§ **Kutipan Bacaan**
-- -- --

Sesungguhnya, Islam diturunkan sebagai rahmat bagi seluruh alam (QS al-Anbiya’: 107). Salah satu bentuk rahmat itu adalah disyariatkannya berbagai pedoman hidup yang bertujuan untuk melindungi keselamatan jiwa manusia. Misalnya, diharamkannya membunuh dengan tanpa alasan yang dibenarkan (QS al-An’am: 51 dan al-Isra’: 33), penetapan hukum Qishash dan Diyat [tebusan atas darah] dalam kasus pembunuhan (QS al-Baqarah: 178-179), dan tidak bolehnya bunuh diri (QS an-Nisa’: 29-30).
Hukum-hukum ini menunjukkan kepedulian Islam yang sangat tinggi terhadap salah satu hak paling asasi bagi manusia, yakni hak untuk hidup. Jangankan mengakhiri kehidupan orang lain tanpa hak, mengakhiri hidup diri sendiri pun dilarang keras. Allah berfirman, “Dan janganlah kamu membunuh dirimu; sesungguhnya Allah adalah Maha Penyayang kepadamu. Dan barangsiapa berbuat demikian dengan melanggar hak dan aniaya, maka Kami kelak akan memasukkannya ke dalam neraka. Yang demikian itu adalah mudah bagi Allah.” (QS an-Nisa’: 29-30).

-- -- --

§ **Soal Latihan**
Jawablah pertanyaan berikut menurut kutipan bacaan tentang perlindungan jiwa dalam Islam:
1. Islam diturunkan sebagai apa bagi seluruh alam?
2. Ayat mana yang dirujuk untuk penetapan hukum Qishash dan Diyat?
3. Hak apa yang disebut sebagai salah satu hak paling asasi bagi manusia?
Jawablah hanya berdasarkan kutipan bacaan di atas.

-- -- --

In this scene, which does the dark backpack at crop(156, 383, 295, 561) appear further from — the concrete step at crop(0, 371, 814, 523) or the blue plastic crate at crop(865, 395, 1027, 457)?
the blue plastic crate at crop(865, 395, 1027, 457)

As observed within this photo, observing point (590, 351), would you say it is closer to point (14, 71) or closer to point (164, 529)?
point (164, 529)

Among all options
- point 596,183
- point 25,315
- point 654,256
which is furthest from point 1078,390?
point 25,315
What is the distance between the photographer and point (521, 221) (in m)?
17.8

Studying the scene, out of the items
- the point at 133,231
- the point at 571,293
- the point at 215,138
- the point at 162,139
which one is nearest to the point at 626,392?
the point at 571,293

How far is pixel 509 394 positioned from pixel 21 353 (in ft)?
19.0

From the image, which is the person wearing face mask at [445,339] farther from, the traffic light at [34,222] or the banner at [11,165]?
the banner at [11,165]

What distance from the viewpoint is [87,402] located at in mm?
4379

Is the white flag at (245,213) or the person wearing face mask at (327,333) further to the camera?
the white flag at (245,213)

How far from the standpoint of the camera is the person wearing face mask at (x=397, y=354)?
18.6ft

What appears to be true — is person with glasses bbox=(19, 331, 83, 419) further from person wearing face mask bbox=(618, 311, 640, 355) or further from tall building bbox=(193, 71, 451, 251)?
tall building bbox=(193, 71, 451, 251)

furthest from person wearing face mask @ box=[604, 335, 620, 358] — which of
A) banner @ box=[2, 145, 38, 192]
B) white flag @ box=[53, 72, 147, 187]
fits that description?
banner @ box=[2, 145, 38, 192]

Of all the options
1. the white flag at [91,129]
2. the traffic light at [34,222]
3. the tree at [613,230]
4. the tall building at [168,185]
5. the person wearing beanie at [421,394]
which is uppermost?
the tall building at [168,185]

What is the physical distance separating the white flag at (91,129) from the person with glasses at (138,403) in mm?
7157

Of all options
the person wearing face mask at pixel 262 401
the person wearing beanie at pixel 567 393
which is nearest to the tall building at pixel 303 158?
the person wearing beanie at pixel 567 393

-- -- --

§ **Kunci Jawaban**
1. Sebagai rahmat bagi seluruh alam (QS al-Anbiya’: 107).
2. QS al-Baqarah: 178-179.
3. Hak untuk hidup.